▶ _Reading text_:
How to select the number in a text? (R)-CodePudding

How to select the number in a text?

I want to convert the Latin number and English numbers in the text. For example, in the text "……one telephone……". I want to change the English number "one" into "1", but I do not want to change "telephone" into "teleph1".

Is it right to select only the number with a space ahead of the word and a space after it? How to do it?

CodePudding user response：

Here is one way:

gsub(" one ", " 1 ", ".. one telephone ..")

You may need more rules than "space before and space after" (e.g. punctuation). Here is an example to handle blank space or punctuation before "one"

gsub("\\([[:punct:]]|[[:blank:]]\\)one ", "\11 ", "..one telephone ..")

You can do something similar after "one". The \1 in the second argument refers to whatever is matched inside \\( ... \\) in the first argument.

Check the documentation of gsub to learn more about regular expressions.

CodePudding user response：

To avoid replacing parts of other words into numbers you can include word boundaries in the search pattern. Some functions have a dedicated option for this but generally you can just use the special character \\b to indicate a word boundary as long as the function supports regular expressions.

▶ _Supplied material_:
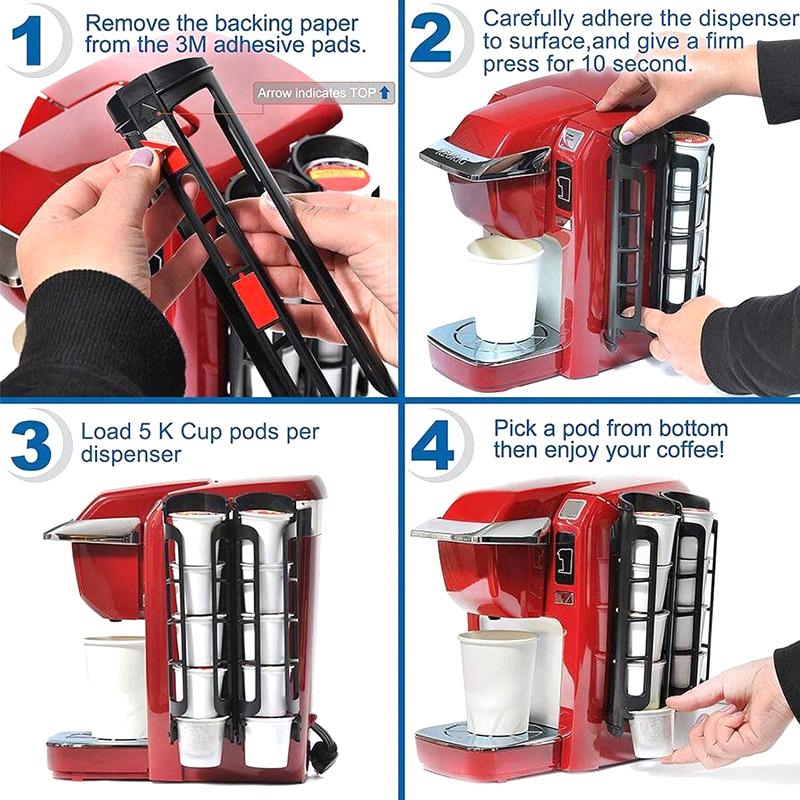 1 Remove the backing paper from the 3M adhesive pads.

Arrow indicates TOP

2 Carefully adhere the dispenser to surface,and give a firm press for 10 second.

3 Load 5 K Cup pods per dispenser

4 Pick a pod from bottom then enjoy your coffee!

▶ _Exercise brief_: Continue the forum thread about turning English number words into digits in R, starting after its final sentence.

▶ _Result of this exercise_:
For example, \\bone\\b will only match "one" if it is not part of another word. That way you can apply it to your character string "……one telephone……" without having to rely on spaces as delimiter between words.

With the stringr package (part of the Tidyverse), the replacement might look like this:

# define test string
x <- "……one telephone……"

# define dictionary for replacements with \\b indicating word boundaries
dict <- c(
  "\\bone\\b" = "1",
  "\\btwo\\b" = "2",
  "\\bthree\\b" = "3"
)

# replace matches in x
stringr::str_replace_all(x, dict)
#> [1] "……1 telephone……"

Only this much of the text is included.